I very much doubt whether many—if any—prisons run such impoverished regimes as the hon. Lady suggests. But it is clear that there is a problem which we steadily sought to address in the past decade and which we are within sight of resolving. Two thousand prison places have become available over the past two years, a further 1,600 will become available this year and there are 7,000 in the pipeline. Fourteen new prisons are being constructed, nine of which are local prisons or will take remand prisoners. Provided that there is no sudden surge in unconvicted prisoners, that puts us on course to resolve many of the problems. I am sure that the hon. Lady will agree that it was about time that a Government came to power who were willing to put resources into the prisons, and this Government are doing that.

Mr. Hanley

My hon. and learned Friend's answers are most welcome. However, does he agree that, whatever the conditions under which remand prisoners are kept, the worst part of their existence is the length of time before their trial? Do he and his colleagues have any initiatives to reduce the time before trial for remand prisoners?

Mr. Mellor

Yes, Sir.
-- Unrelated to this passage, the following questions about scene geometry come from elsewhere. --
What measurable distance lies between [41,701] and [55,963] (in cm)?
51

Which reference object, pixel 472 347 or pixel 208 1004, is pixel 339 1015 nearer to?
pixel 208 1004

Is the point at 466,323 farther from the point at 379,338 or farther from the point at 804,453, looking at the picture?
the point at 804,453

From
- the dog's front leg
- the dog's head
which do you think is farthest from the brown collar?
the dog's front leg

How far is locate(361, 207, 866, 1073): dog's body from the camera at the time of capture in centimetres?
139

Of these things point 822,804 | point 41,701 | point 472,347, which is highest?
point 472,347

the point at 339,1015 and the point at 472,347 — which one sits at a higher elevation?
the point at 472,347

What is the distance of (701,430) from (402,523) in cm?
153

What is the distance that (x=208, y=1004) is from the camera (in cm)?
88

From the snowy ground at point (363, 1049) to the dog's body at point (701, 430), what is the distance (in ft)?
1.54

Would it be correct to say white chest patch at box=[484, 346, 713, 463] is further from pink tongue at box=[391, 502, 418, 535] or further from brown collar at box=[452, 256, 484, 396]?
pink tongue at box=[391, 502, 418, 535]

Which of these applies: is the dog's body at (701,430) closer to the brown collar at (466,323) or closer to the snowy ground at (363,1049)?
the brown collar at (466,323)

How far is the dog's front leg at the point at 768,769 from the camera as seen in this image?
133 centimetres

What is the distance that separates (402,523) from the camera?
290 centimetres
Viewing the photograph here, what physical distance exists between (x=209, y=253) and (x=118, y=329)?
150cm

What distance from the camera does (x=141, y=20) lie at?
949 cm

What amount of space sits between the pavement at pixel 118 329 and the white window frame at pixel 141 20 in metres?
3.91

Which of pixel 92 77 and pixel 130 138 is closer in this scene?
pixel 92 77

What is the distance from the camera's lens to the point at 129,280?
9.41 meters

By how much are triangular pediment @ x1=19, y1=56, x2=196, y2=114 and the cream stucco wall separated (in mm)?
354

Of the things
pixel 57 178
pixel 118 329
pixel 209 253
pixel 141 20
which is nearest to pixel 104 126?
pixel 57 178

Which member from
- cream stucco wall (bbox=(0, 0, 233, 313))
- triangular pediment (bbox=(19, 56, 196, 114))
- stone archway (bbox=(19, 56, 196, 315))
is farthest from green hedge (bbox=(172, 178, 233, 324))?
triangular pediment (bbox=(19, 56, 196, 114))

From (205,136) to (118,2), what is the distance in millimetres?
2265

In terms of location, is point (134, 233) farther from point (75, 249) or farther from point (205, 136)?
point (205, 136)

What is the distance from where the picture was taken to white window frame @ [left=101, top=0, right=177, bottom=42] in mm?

In various parts of the country, courts are now subjecting themselves to the discipline of fairly strict guidance about the time in which certain stages of a trial should proceed. I wholly agree with my hon. Friend that there are twin problems. First, there is the number of people whom the courts—perfectly properly in most instances—decide to remand in custody and, secondly, there is the period for which those people are on remand. We want to ensure that there are no unavoidable delays in the administration of the justice system, and we are doing that.

Mr. Sheerman

The Minister is notorious for being able to slide off the point. He is aware that after the events at Risley in 1989 and after the prison disturbances in 1986 and 1988, strong recommendations were made for different treatment of remand prisoners. Why did not the Government react to those recommendations? Why did they do so little? Is the Minister conscious that Vivienne Stern, the director of the National Association for the Care and Resettlement of Offenders, said that if only the Government had acted, Strangeways might not have happened?

Mr. Mellor

That is a superficial and unfair analysis. The hon. Gentleman knows full well that the 14 prisons being constructed, nine of which will take remand prisoners, will make a massive contribution to solving the problem. If the hon. Gentleman wants to initiate a debate on these matters, we shall be only too happy to discuss them with him. If he promises me that he will spend the first 10 minutes explaining the dismal policies of the previous Labour Government, who cut prison building to the bone, I will listen to his second 10 minutes, when he will no doubt tell us how we should run the system now.